Every parent will understand the struggles of learning how to comfortably handle a tiny person getting in and out of a little tub. Of course, the pressure is on you in making sure that the baby is happy, satisfied and comfortable with her first real bath.
When you can finally learn how it is properly done, it will become one of her favorite times of the day. You’ll be surprised how the sound of running water will paint excitement in her expressions. You’ll find yourself drawn to the scent of a freshly bathed baby bundled in a towel.
So, how do you get your baby’s bath ready? The following are the main things that need to be considered in setting up your little one’s bath.
Before the baby is put in, the bath water should be comfortably warm, but avoid making it too hot. To do this, cold water should be poured in the bath first before adding the hot water. Make sure the water is thoroughly mixed and there aren’t any hotspots left to avoid the risk of scalding the baby. The temperature of the water changes quickly when the water is still running, so it is important to note that you don’t put the baby in at this point.
- You can use a thermometer to be accurate about the temperature of the water in the bath when checking. You can buy a variety of thermometers such as a mat or a piece of bath equipment. Thermometers commonly indicate 37 degrees to 38 degrees C, which are ideal ranges of temperatures and also close to body temperatures.
- Another easy way to check the bath water temperature is by using your elbow instead of your hand in gauging the temperature. You just have to make sure the water feels right.
For new born babies, and babies up to six months, the water should be about 13 cm or 5 inches deep. The water should be deep enough that the baby’s shoulders are completely covered in water.
In a sitting position for children and babies above six months, the water should not be higher than their waist. And babies should never be put in when the water is still running to safely control the depth of the water.
Hold the baby firmly just below her bottom with one hand as you lower her into the bath, place your free arm under the back of her neck and shoulders. Once your baby is settled in the bath, use the hand that was supporting her butt to wash and gently swish the water around. Don’t lose your firm hold of the baby with the other hand so you can keep her head above the water.
- You can use both of your hands for washing your baby if you decide to use a bath support.
- A bath cradle is best recommended if your baby is not able to sit up yet.
- You can choose to use a bath seat for babies old enough to sit up.
Baby Bath Tub Safety Tips
- A baby is ready for her bath in the tub when her umbilical cord stump has dried up and fallen off. A baby this age gets very dirty less frequently and she will only need bath time a few times a week.
- Usually, six-month-old babies are old enough to sit up securely on their own and are ready for a slightly bigger bath tub. At this age, they are normally enjoying bath time and a bigger tub would give them room to play.

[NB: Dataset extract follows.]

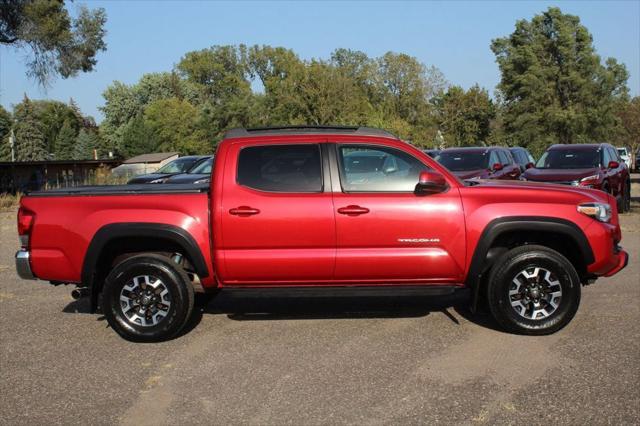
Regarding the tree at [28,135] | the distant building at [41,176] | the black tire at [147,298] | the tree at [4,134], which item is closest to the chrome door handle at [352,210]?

- Babies can easily drown in a few inches of water, so you need to keep an eye on your baby at all times.
- You can take her with you, wrapped in a towel, if you have to pick up a really important call, but it would be better of you let the answering machine pick it up and tend to it afterwards.
- Set the water heater beforehand to 120 degrees F so that she won’t get scalded if she accidentally turns the handle for hot water.